AMCC’s main focus has always been on its SATA line of 3ware RAID controllers, but the new 9690SA family represents a long overdue move into serial-attached SCSI (SAS) territory. This puts it directly up against the likes of LSI Logic and Adaptec, which have both been delivering SAS controllers for much longer, so this range will have to be good.

AMCC 3ware 9690SA-8I review

Three options are on offer and your choice will depend entirely on the type of interfaces you want. The 9690SA-8I offers a pair of internal multi-lane SAS ports, or you can opt for the version with two external ports or another with one of each type. All three cards sport a 3ware RISC I/O processor, and we liked the generous portion of cache, as all deliver 512MB of embedded DDR2 memory. As you’d expect, the cards can be upgraded with an optional battery – also reasonably priced.
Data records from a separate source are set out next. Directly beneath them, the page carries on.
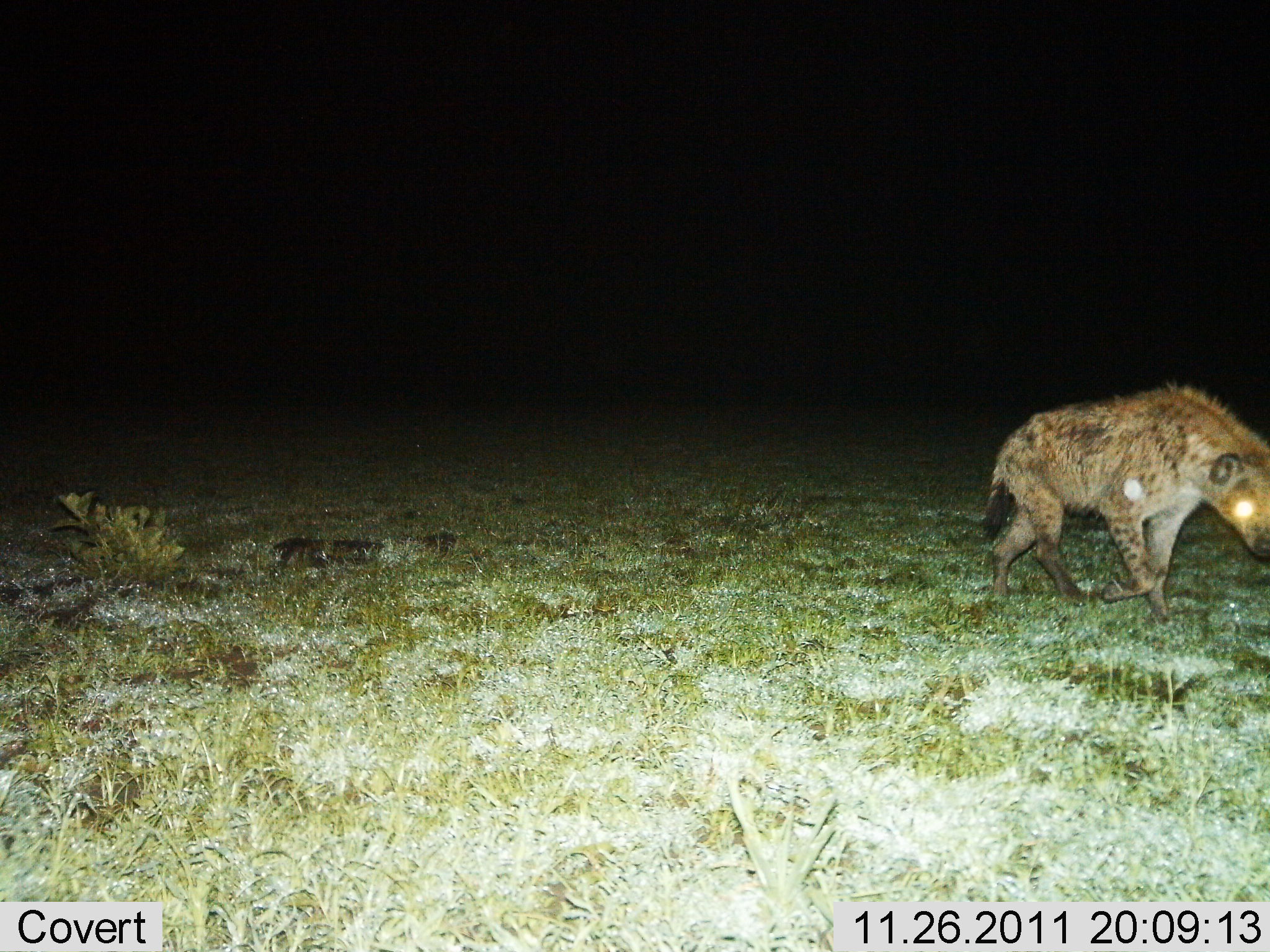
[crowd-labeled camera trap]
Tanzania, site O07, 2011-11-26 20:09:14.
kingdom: Animalia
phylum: Chordata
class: Mammalia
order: Carnivora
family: Hyaenidae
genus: Crocuta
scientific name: Crocuta crocuta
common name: spotted hyena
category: hyenaspotted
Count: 1.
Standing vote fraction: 0%.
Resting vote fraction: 0%.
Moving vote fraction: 100%.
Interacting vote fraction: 0%.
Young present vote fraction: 0%.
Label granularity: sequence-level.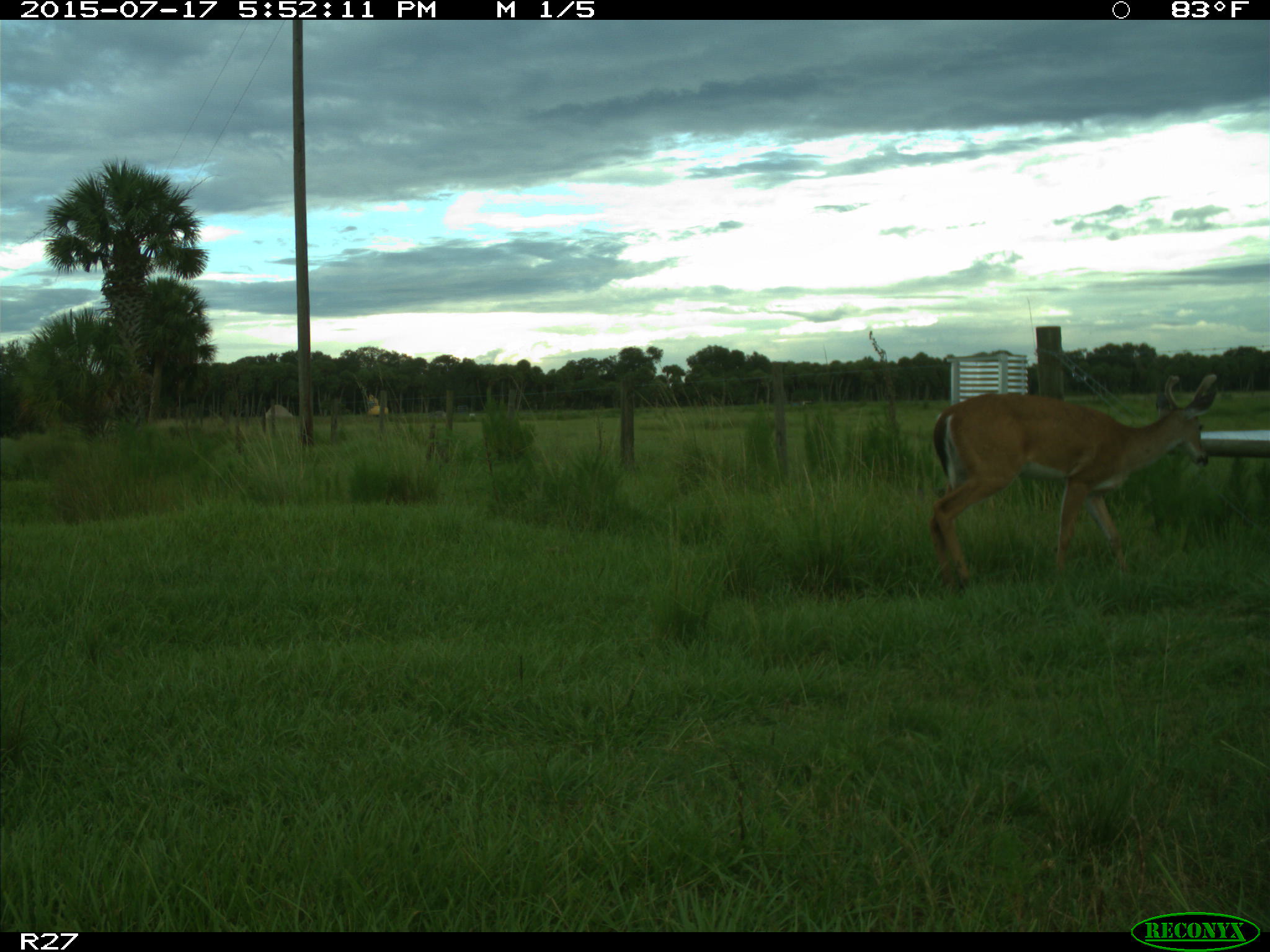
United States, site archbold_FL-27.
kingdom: Animalia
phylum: Chordata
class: Mammalia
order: Artiodactyla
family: Cervidae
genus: Odocoileus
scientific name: Odocoileus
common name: deer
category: unidentified deer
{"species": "unidentified deer (deer) (Odocoileus)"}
The remote mounting kit means you don’t have to place the pack directly on the card, either.

We found the card easy to configure from its BIOS screen, which allows you to create, delete, modify or rebuild arrays and add hot-standby drives to existing arrays. For JBODs, you must declare individual drives as single units, but this allows them to take advantage of features such as caching. RAID options are good, as the card supports RAID6 dual redundant arrays. These do need a minimum of four drives to function, but can cope with the loss of two drives.
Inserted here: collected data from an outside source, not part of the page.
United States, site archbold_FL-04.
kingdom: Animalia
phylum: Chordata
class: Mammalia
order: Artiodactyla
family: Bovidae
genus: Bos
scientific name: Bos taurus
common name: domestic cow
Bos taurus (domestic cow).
Remote management options are good, with the card coming as standard with AMCC’s 3DM2 utility, which allows the card to be accessed locally or remotely via a web browser over HTTPS. We like the main interface, which provides easy access to all the settings, making the card simple to configure and monitor. In terms of features and usability, we’d place it above LSI Logic’s Mega RAID Storage Manager tool and just below Adaptec’s software. Alerting options are good: you can monitor the controller and use a notification system to issue email alerts in response to warnings and errors. 3DM2’s Windows Audible Visual Alarm is a new feature that will display a pop-up window showing the error.

For speed tests, we installed the card in a dual 3GHz Xeon 5160 Boston Supermicro rack server with 4GB of memory and running Windows Server 2003 R2. We connected a quartet of high-performance Seagate Cheetah 15K.4 SAS hard disks and started with one drive configured as a single disk. To test raw performance, we used the Iometer utility configured with four disk workers, 100 outstanding I/Os and 64KB sequential read operations. On our first run, this reported back a very respectable average read rate of 94MB/sec. We then configured two drives as a stripe and saw performance climb to 167MB/sec. A three-drive stripe returned 241MB/sec, while a four-drive stripe delivered a speedy 338MB/sec.

AMCC’s new SAS controllers deliver a good combination of speed and features, but comparing test results with those of a MegaRAID 8888ELP shows that LSI Logic has a speed advantage of less than 5%. However, the 9690SA cards are competitively priced and offer more cache for your money than anywhere else.